[Records from a collection]

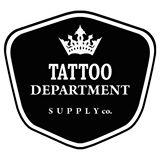 tattoo department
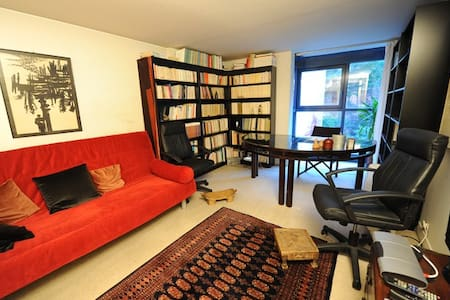 QUARTIER LATIN APART - Paris - Apartment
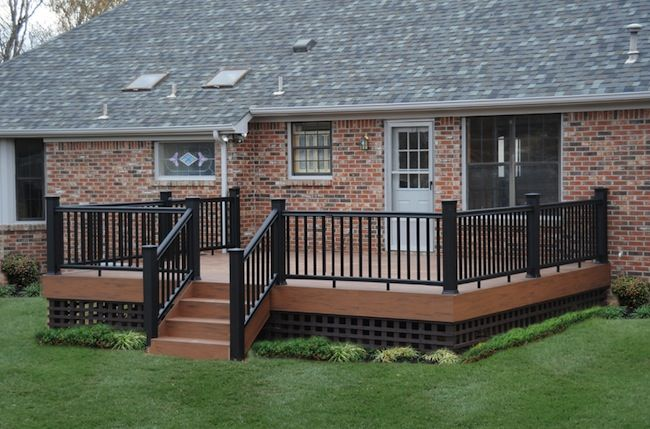 15+ Superb Deck Design Cool Deck Skirting Ideas for Every Home & Yard – Jane Sigmon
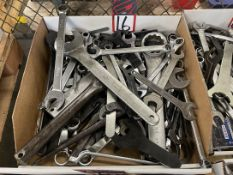 Lot of Assorted Combination and Spanner Wrenches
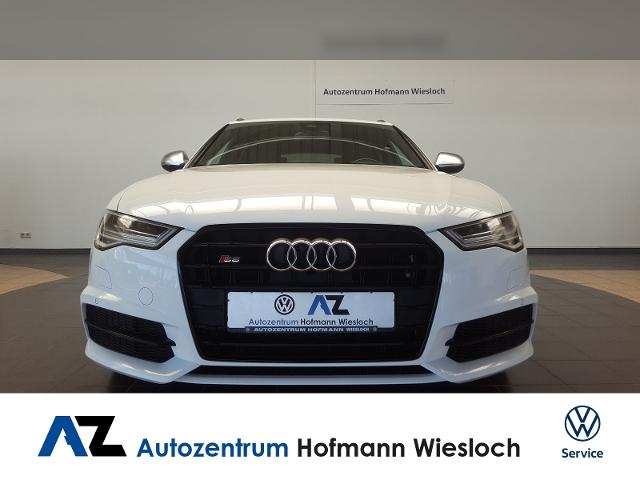 Audi S6 Avant 4.0 TFSI quattro/NAVI/KLIMA/MATRIX, Jahr 2018, Benzin
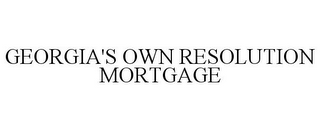 mark for GEORGIA'S OWN RESOLUTION MORTGAGE, trademark #85686505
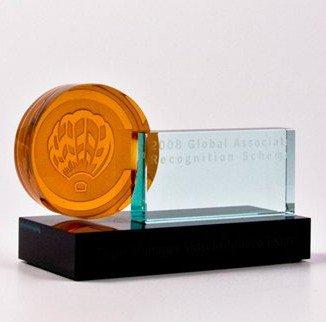 AWARDS: ING Gars award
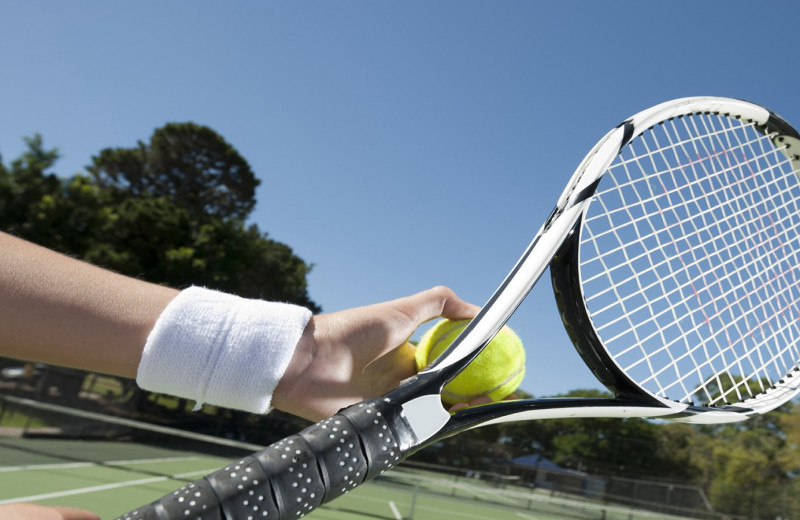 Tennis court at High Hampton Resort.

§ Exercise description:
Each line of the data should be quoted exactly, with pictures left out.

§ Task solution:
 tattoo department
 QUARTIER LATIN APART - Paris - Apartment
 15+ Superb Deck Design Cool Deck Skirting Ideas for Every Home & Yard – Jane Sigmon
 Lot of Assorted Combination and Spanner Wrenches
 Audi S6 Avant 4.0 TFSI quattro/NAVI/KLIMA/MATRIX, Jahr 2018, Benzin
 mark for GEORGIA'S OWN RESOLUTION MORTGAGE, trademark #85686505
 AWARDS: ING Gars award
 Tennis court at High Hampton Resort.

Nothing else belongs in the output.